As for now, I can’t promise that I will never feel insecure when David gets angry with me about something. I can’t say that I won’t always get quiet when we disagree and withdraw to prevent an argument. I understand that David is sensitive about his decisions. Finances are a profound catalyst for distress in even the most robust relationships. That’s why we need to pray before making any decisions in the future.
More than that, I will never doubt that God always hears me when I pray. Sometimes, prayer brings an immediate resolution, as it did when David turned his car around and came home when I prayed that he would. While something like that may not always happen, it did then, and I’m forever grateful. Still, I know we are not entirely out of the woods yet.
Nevertheless, I know God is with us and hears our prayers. “He heals the brokenhearted and binds up their wounds.” (Psalm 147:3). I live with that reality daily.

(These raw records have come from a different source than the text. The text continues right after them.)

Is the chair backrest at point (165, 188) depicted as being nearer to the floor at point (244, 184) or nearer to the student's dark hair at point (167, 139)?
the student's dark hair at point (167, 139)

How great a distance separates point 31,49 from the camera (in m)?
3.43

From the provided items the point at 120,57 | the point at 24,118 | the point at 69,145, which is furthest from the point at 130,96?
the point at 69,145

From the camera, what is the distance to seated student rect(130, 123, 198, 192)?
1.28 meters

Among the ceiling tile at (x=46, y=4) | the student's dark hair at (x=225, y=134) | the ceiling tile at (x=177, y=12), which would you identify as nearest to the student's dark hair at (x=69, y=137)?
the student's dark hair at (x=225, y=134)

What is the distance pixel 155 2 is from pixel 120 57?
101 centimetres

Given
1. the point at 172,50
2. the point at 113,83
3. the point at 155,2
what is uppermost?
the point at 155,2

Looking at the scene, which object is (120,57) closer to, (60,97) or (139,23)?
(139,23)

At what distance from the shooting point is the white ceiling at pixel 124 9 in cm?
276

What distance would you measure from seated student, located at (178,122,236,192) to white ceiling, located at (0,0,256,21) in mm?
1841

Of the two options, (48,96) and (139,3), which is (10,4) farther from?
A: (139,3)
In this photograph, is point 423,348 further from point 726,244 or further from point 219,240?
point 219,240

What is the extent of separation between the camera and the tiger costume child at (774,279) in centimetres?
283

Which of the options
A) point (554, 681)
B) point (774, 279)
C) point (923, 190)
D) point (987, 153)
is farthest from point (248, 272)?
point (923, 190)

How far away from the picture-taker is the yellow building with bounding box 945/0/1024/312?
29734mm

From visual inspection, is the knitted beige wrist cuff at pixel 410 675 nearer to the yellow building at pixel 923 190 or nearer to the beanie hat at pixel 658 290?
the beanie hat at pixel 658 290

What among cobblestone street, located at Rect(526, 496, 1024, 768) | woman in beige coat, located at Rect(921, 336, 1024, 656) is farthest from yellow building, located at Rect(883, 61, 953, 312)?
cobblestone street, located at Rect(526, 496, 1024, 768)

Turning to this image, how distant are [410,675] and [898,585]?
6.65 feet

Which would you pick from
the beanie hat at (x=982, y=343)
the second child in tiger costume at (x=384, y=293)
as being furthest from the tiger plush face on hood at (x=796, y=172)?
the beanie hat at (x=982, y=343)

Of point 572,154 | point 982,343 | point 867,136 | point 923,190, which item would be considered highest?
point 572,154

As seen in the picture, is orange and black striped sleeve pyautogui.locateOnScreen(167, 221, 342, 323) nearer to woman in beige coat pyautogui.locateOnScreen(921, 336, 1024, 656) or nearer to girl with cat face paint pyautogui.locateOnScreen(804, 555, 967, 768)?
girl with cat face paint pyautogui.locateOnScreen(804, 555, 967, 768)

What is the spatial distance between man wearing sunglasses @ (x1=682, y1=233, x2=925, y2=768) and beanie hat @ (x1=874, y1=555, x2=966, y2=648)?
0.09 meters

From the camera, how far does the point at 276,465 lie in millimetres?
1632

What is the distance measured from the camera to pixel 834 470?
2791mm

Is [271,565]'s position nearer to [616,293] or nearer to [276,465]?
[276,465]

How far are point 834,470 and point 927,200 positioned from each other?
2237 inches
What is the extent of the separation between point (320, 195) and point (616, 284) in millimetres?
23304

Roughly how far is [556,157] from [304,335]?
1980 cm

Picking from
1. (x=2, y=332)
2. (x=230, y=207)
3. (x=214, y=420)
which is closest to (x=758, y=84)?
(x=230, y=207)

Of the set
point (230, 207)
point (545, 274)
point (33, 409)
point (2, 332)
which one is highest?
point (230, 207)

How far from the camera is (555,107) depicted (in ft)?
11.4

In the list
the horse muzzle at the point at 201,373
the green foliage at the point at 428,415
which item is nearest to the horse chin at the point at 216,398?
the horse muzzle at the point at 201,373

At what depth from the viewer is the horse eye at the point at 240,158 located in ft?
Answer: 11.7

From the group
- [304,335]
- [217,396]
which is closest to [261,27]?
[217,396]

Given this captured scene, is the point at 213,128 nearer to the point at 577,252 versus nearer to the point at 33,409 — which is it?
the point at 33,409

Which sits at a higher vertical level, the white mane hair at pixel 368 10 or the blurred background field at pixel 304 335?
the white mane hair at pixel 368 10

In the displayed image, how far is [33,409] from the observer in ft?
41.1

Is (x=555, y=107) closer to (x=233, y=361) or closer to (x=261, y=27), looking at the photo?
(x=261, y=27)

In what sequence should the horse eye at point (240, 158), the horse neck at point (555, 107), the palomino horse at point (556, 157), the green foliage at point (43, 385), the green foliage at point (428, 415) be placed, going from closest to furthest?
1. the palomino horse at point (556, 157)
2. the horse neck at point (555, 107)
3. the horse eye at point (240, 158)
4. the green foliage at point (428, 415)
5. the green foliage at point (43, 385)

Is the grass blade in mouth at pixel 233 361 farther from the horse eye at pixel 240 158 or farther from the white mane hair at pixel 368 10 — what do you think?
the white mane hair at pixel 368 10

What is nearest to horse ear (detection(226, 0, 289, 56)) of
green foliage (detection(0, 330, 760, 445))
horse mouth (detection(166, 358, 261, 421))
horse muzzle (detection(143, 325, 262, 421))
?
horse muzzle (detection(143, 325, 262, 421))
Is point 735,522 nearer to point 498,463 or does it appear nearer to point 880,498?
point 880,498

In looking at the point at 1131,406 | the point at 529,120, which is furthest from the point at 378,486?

Past wounds may make for delicate triggers, but with God’s help, our scars only remind us of what He brought us through. The Devil can’t win unless we let him. I, for one, refuse to let him do so.
I’m so grateful for all our Heavenly Father has brought David and me through– separately and together. We are strongest when we remember God binds our hearts, minds, and bodies together. May we never cease to pray, beseech, and listen to our Savior. He brought us here, and He will see us through.
4 Replies to “Out of the woods”
I love the humility in all of this. We all need You, Lord, not only to save us but come and live inside of us, giving us the desire and power to live in a way that pleases You.
Amen, Pastor Dan. God continually keeps us humble. I don’t believe we could ever serve Him fully if we didn’t respect His sovereignty over our lives. I know I wouldn’t last a moment without Christ living inside of me. He, alone, makes me whole.
You’re both good, warm, loving people. Both married later in life and of course you are both very independent having lived on your own for so many years. Maintaining your respective independent lifestyles (as needed) will be good for both of you. It’s perfectly normal. God’s Peace, Debbie
Thank you, Debbie. David and I are both stronger for the lives we lived prior to finding one another. As God continues to foster and grow our relationship, we know that everything we face together brings us closer and more grateful to God for His steadfast love and guidance that perpetually surrounds us.